The Turkish lira fell to session lows against the dollar Monday after Andrey Karlov, the Russian ambassador to Turkey, was shot and killed in a gun attack in Ankara. The gunman — who was part of the Ankara police department's special operations unit — shouted about Aleppo, the Syrian city where rebels were defeated this month by Russian-backed government forces, as he carried out the attack at an art exhibit.

The lira was down about 0.6 percent, at 3.526 lira per dollar, at press time.

The Turkish currency has lost nearly 20 percent against the dollar this year, a large enough drop to declare a currency crisis, said Steve Hanke, director of the Troubled Currencies Project at the Cato Institute. Political turmoil and acts of terrorism that have plagued the country in recent months have put Turkey's $720 billion economy at a tipping point.

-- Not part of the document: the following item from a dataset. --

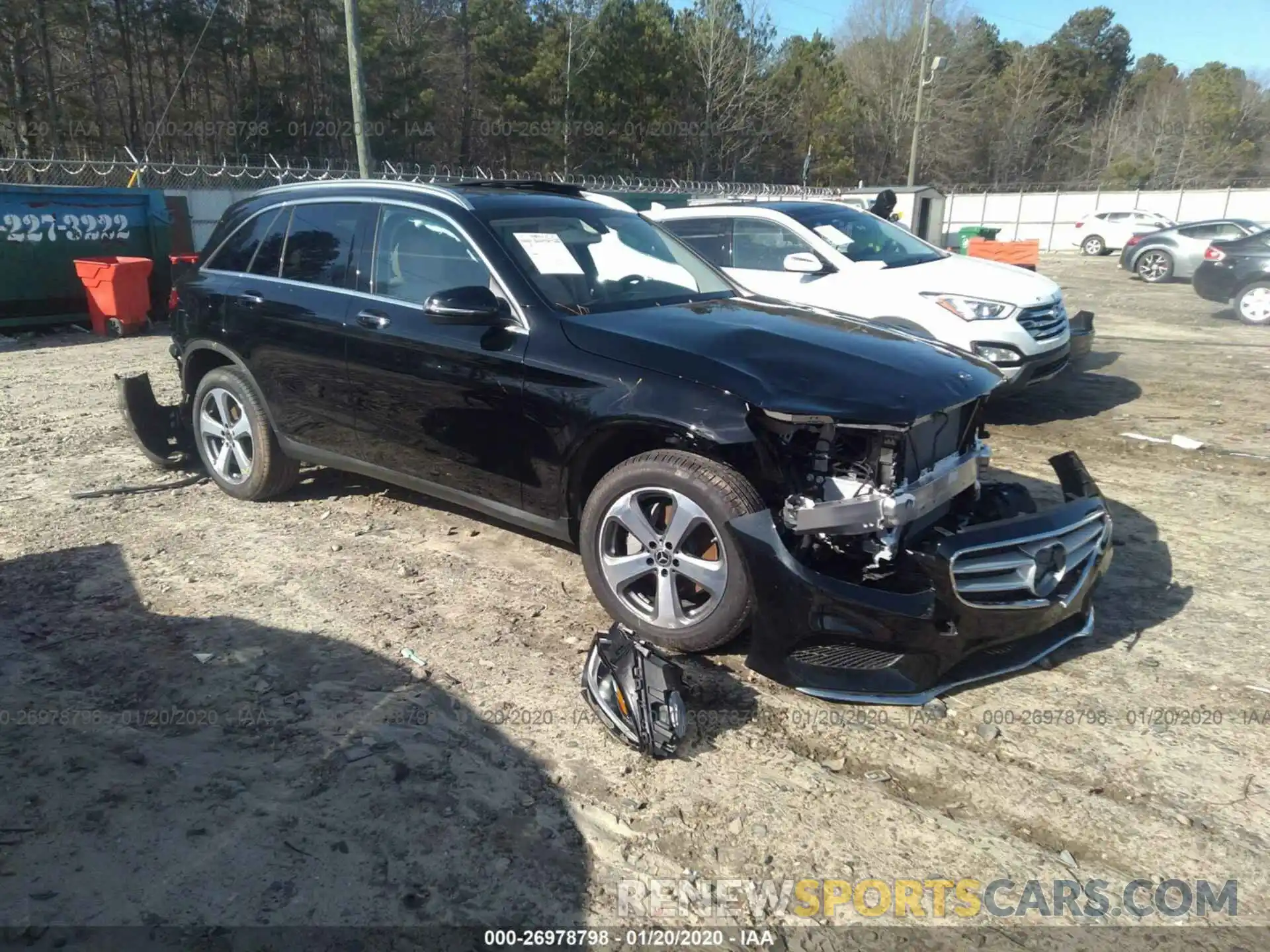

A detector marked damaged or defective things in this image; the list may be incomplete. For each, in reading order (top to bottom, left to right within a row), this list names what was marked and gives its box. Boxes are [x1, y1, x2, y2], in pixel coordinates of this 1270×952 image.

Turkey's economy is shrinking for the first time since 2009, by 1.8 percent in the third quarter. The situation has led to a drop in foreign investment.

Earlier this month, President Tayyip Erdoğan appealed to Turkish citizens to convert savings held in foreign currencies into gold and Turkish lira. Gold is on track for one of its worst quarters in two decades.

According to economists, the fear is if uncertainty persists, it could induce capital flight out of Turkey, and that could put the country on shaky ground.

"The key concern for foreign investors relates to the erosion of the rule of law," according to Sinan Ulgen, managing partner at Istanbul Economics and a visiting scholar at the Carnegie Endowment for International Peace. "Turkey is going through exceptionally difficult domestic conditions following the botched military coup of last July."